已有 1023 次阅读 2018-4-17 09:35 |个人分类:每日摘要|系统分类:论文交流


Improving Nelumbo nuciferagenome assemblies using high-resolution genetic maps and BioNano genome mapping reveals ancient chromosome rearrangements


First author: Songtao Gui; Affiliations: Wuhan University (武汉大学): Wuhan, China

Corresponding author: Yi Ding (丁毅)


Genetic and physical maps are powerful tools to anchor fragmented draft genome assemblies generated from next‐generation sequencing. Currently, two draft assemblies of Nelumbo nucifera, the genomes of ‘China Antique’ and ‘Chinese Tai‐zi’, have been released. However, there is presently no information on how the sequences are assembled into chromosomes in N. nucifera. The lack of physical maps and inadequate (不充足的) resolution of available genetic maps hindered (阻碍) the assembly of N. nucifera chromosomes. Here, a linkage map of N. nucifera containing 2371 bin markers [217 577 single nucleotide polymorphisms (SNPs)] was constructed using restriction‐site associated DNA sequencing data of 181 F2 individuals and validated by adding 197 simple sequence repeat (SSR) markers. Additionally, a BioNano optical map covering 86.20% of the ‘Chinese Tai‐zi’ genome was constructed. The draft assembly of ‘Chinese Tai‐zi’ was improved based on the BioNano optical map, showing an increase of the scaffold N50 from 0.989 to 1.48 Mb. Using a combination of multiple maps, 97.9% of the scaffolds in the ‘Chinese Tai‐zi’ draft assembly and 97.6% of the scaffolds in the ‘China Antique’ draft assembly were anchored into pseudo‐chromosomes, and the centromere regions along the pseudo‐chromosomes were identified. An evolutionary scenario was proposed to reach the modern Nnucifera karyotype from the seven ancestral eudicot chromosomes. The present study provides the highest‐r esolution linkage map, the optical map and chromosome level genome assemblies for Nnucifera, which are valuable for the breeding and cultivation of Nnucifera and future studies of comparative and evolutionary genomics in angiosperms.

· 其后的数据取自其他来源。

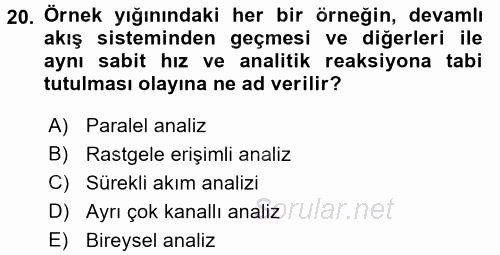 20. Örnek yığınındaki her bir örneğin, devamlı akış sisteminden geçmesi ve diğerleri ile aynı sabit hız ve analitik reaksiyona tabi tutulması olayına ne ad verilir?

A) Paralel analiz
B) Rastgele erişimli analiz
C) Sürekli akım analizi
D) Ayrı çok kanallı analiz
E) Bireysel analiz

Sorular.net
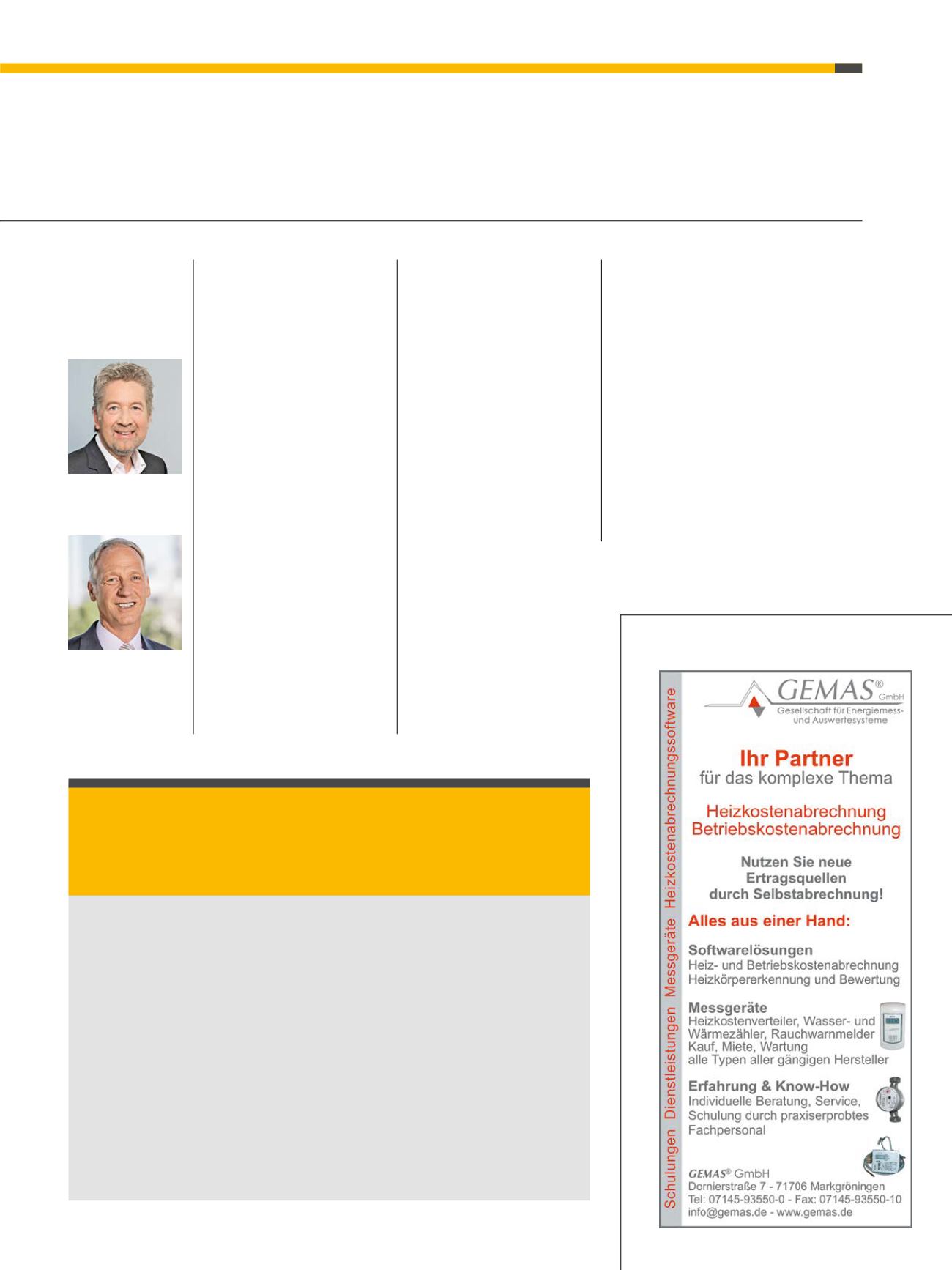 GEMAS® GmbH
Gesellschaft für Energiemess- und Auswertesysteme

Ihr Partner
für das komplexe Thema

Heizkostenabrechnung
Betriebskostenabrechnung

Nutzen Sie neue Ertragsquellen durch Selbstabrechnung!

Alles aus einer Hand:

Softwarelösungen
Heiz- und Betriebskostenabrechnung
Heizkörpererkennung und Bewertung

Messgeräte
Heizkostenverteiler, Wasser- und Wärmezähler, Rauchwarnmelder
Kauf, Miete, Wartung
alle Typen aller gängigen Hersteller

Erfahrung & Know-How
Individuelle Beratung, Service, Schulung durch praxiserprobtes Fachpersonal

GEMAS® GmbH
Dornierstraße 7 - 71706 Markgröningen
Tel: 07145-93550-0 - Fax: 07145-93550-10
info@gemas.de - www.gemas.de

Schulungen Dienstleistungen Messgeräte Heizkostenabrechnungssoftware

遗传和物理图谱是将二代测序组装形成的片段化基因组草图组装到染色体水平的有力工具。目前,莲花的两个品种“China Antique”和“Chinese Tai‐zi”已经释放了基因组草图。然而,目前并没有关于莲花基因组组装到染色体水平的报道。由于缺少物理图谱,而可用的遗传图谱分辨率不足等原因限制了莲花染色体水平基因组组装的构建。本文通过181个F2代群体的限制性位点相关DNA测序所获得的2371区间标记,包含217 577个SNP,进行了遗传图谱构建,并进一步利用197个简单重复序列SSR进行了验证。另外,作者还构建了BioNano光学图谱,覆盖了86.20%的“Chinese Tai‐zi”基因组。利用BioNano光学图谱提升了“Chinese Tai‐zi”基因组组装质量,其中scaffold N50长度从0.989 Mb增加到了1.48 Mb。利用多种图谱辅助构建,“Chinese Tai‐zi”基因组草图97.9%的scaffold和“China Antique”基因组草图97.6%的scaffold能够挂载到假染色体上,作者还鉴定了假染色体上的着丝粒区。作者提出了从双子叶古七倍体到如今莲花基因组核型的演化过程。本文提供了莲花的高精度遗传图谱、光学图谱和染色体级别的组装结果,这对于未来莲花育种、栽培具有重要价值,同时为未来关于被子植物的比较和演化基因组研究提供可利用数据资源。



通讯丁毅 (http://www.bio.whu.edu.cn/index.php/View/1998)


研究方向:植物细胞分子遗传学;植物基因组与分子进化遗传学;植物基因组学与蛋白质组学。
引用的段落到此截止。